Overview
The Curation home page provides a high-level introduction to key aspects of the curation process, the definition of an immune signature, and the kinds of information to be captured . Also covered there are details of how to choose the tissue and response component for cell-type signatures (see "Example tissue and response component combinations").
This page describes every field in the example annotation template.
As a general rule, curation should be faithful to the manner in which findings are reported in the source manuscript. If need be, resolution of discrepancies (e.g. inconsistent use of controlled vocabulary terms by manuscript authors to specify gene symbols, cell types or protein markers) will be performed by the project team, in a post-curation review.

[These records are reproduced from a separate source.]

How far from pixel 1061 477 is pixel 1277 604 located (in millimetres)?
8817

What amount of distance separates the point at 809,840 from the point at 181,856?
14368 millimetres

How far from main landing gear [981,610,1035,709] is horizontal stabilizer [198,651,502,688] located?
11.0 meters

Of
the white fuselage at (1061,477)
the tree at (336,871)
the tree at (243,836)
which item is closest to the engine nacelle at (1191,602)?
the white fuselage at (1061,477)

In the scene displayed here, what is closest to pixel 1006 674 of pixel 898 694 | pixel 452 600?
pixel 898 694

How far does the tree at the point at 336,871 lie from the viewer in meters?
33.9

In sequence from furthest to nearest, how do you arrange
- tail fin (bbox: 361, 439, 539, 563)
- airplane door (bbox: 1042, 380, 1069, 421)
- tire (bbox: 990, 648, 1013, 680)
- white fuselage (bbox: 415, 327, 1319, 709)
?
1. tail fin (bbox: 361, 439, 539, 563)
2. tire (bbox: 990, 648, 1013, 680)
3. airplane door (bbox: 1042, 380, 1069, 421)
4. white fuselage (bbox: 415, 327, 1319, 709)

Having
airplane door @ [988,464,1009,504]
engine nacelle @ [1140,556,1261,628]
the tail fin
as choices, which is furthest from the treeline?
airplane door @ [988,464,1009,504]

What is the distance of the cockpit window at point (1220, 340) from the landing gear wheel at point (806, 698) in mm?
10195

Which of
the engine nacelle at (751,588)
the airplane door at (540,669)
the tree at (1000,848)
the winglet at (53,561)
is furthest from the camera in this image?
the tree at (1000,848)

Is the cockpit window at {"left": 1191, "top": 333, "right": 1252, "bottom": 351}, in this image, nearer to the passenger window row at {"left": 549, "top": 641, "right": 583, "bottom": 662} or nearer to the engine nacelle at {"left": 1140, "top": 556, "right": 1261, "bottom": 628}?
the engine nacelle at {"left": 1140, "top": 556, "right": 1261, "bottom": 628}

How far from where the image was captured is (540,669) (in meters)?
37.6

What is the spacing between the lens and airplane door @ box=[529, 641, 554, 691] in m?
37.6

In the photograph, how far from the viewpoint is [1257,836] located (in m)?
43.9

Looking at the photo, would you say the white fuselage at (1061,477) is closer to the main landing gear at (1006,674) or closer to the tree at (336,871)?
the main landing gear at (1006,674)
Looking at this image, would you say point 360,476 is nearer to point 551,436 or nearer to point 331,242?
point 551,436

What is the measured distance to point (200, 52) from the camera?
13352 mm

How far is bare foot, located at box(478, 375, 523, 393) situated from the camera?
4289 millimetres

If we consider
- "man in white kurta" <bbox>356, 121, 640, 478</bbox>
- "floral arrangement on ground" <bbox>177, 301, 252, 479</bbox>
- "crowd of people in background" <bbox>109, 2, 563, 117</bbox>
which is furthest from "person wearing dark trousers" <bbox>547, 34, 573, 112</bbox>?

Results that are qualitative only, e.g. a visual comparison in a heatmap without a statistical test, should in general not be captured (for an example see figure 4C under "Example annotation").
Capitalization
Values should be entered in lower case except where capitalization carries semantic information, e.g., as in the case of reporting human gene symbols (in contrast to lower-case capitalization for mouse genes):
Column name | Example |
response_component (for case of gene symbols) | STAT1 |
The annotation template
The table below is a transposed version of the annotation sheet from the example annotation template. Each row of the table represents a column of the sheet. Permissible values are described under "Vocabulary"; "choose from list" means that values should come from the term lists specified in the "terms" sheet of the annotation template.
In the annotation sheet, curators can add as many signature rows as needed to capture all pertinent immune signatures found, one row per signature.
We suggest reviewing the table with the sample annotation sheet open in another browser window, for easy access to examples of immune signatures that can lend clarity to the points made below.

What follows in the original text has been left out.